Art. 11 – Verfahren bei Regelverstößen

REG_2008_1005 · über ein Gemeinschaftssystem zur Verhinderung, Bekämpfung und Unterbindung der illegalen, nicht gemeldeten und unregulierten Fischerei, zur Änderung der Verordnungen (EWG) Nr. 2847/93, (EG) Nr. 1936/2001 und (EG) Nr. 601/2004 und zur Aufhebung der Verordnungen (EG) Nr. 1093/94 und (EG) Nr. 1447/1999

(1)Erbringen die bei der Inspektion gesammelten Informationen dem Beamten den Nachweis, dass ein Fischereifahrzeug IUU-Fischerei gemäß den Kriterien des Artikels 3 betrieben hat, so a) vermerkt der Beamte den mutmaßlichen Verstoß im Inspektionsbericht; b) trifft der Beamte alle erforderlichen Vorkehrungen, um das Beweismaterial für einen solchen mutmaßlichen Verstoß sicherzustellen; c) leitet der Beamte der zuständigen Behörde unverzüglich den Inspektionsbericht zu.
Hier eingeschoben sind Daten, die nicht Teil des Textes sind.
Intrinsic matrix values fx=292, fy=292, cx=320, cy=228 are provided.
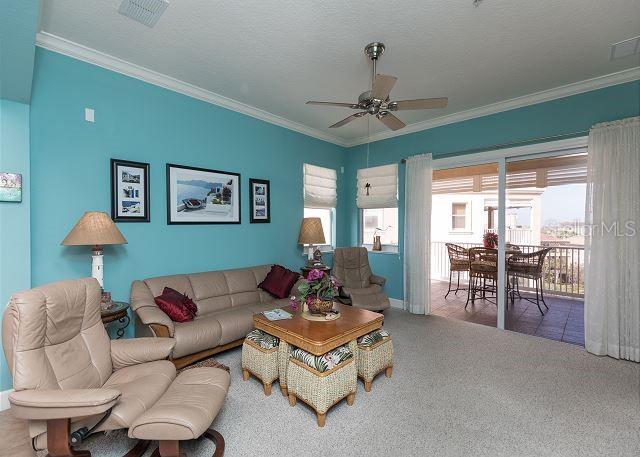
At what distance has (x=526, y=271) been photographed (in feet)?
12.9

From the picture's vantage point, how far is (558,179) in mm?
3637

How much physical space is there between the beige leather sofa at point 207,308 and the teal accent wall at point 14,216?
0.82m

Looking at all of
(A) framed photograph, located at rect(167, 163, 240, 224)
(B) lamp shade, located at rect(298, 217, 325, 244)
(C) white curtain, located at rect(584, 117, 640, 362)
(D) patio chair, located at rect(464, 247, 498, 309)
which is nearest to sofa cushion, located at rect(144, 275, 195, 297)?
(A) framed photograph, located at rect(167, 163, 240, 224)

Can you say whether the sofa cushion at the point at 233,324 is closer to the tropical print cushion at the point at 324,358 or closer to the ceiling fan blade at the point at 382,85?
the tropical print cushion at the point at 324,358

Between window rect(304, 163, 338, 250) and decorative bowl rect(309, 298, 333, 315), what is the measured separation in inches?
95.7

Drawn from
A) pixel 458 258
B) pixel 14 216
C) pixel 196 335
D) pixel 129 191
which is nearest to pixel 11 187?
pixel 14 216

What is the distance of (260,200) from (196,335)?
2.07 metres

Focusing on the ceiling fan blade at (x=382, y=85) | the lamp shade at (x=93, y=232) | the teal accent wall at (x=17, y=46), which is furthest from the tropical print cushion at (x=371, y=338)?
the teal accent wall at (x=17, y=46)

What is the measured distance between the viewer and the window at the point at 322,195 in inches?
193

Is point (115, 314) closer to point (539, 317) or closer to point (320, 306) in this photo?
point (320, 306)

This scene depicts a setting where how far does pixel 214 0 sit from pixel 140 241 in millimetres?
2303

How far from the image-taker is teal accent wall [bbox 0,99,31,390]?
7.25ft

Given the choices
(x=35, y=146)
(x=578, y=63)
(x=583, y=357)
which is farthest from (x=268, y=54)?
(x=583, y=357)

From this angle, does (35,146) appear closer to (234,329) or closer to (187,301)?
(187,301)
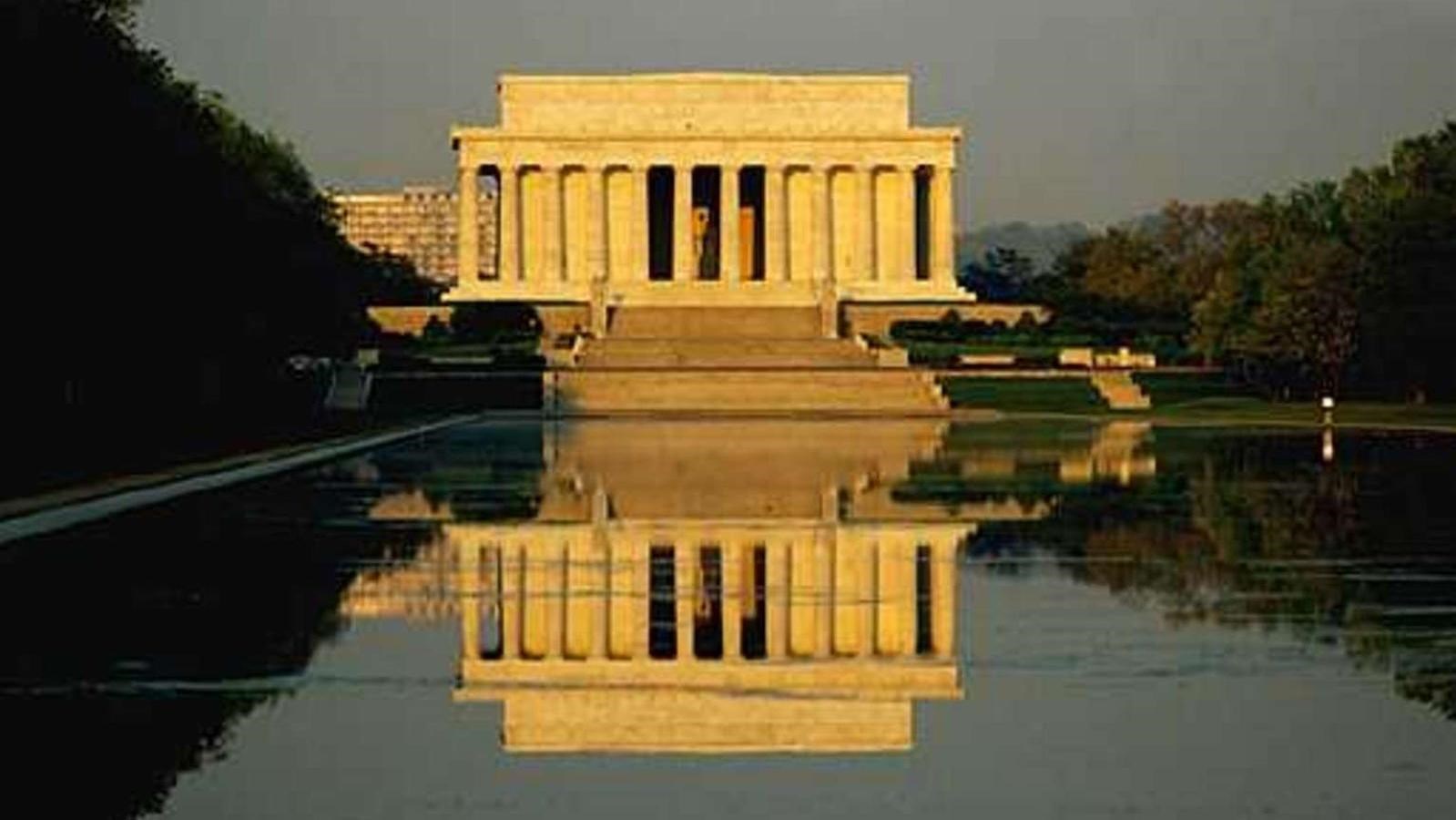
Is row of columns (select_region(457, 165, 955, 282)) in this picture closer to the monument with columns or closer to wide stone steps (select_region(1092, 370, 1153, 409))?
the monument with columns

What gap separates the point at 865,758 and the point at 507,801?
1.88 m

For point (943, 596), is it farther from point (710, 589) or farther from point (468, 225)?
point (468, 225)

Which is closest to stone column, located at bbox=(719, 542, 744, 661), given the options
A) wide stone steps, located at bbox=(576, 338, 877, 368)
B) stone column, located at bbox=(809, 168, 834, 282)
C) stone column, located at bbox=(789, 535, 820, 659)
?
stone column, located at bbox=(789, 535, 820, 659)

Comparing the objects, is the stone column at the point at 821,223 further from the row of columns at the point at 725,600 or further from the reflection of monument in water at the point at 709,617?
the row of columns at the point at 725,600

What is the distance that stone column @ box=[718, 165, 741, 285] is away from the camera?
11119 cm

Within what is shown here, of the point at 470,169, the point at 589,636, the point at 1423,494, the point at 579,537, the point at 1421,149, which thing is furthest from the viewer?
the point at 470,169

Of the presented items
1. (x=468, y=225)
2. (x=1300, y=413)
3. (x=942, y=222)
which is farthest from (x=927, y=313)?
(x=1300, y=413)

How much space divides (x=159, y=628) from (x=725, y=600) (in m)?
4.13

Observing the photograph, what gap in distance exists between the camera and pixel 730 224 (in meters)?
112

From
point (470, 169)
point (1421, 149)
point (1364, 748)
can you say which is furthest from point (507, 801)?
point (470, 169)

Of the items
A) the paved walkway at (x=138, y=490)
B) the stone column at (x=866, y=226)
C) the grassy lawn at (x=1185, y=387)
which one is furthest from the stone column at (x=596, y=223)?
the paved walkway at (x=138, y=490)

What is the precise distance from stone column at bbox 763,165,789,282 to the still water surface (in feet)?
257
(2)Erbringt die Inspektion den Nachweis dafür, dass ein Fischereifahrzeug eines Drittlands IUU-Fischerei nach den Kriterien des Artikels 3 betrieben hat, so untersagt die zuständige Behörde des Hafenmitgliedstaats solchen Schiffen die Anlandung oder Umladung ihres Fangs.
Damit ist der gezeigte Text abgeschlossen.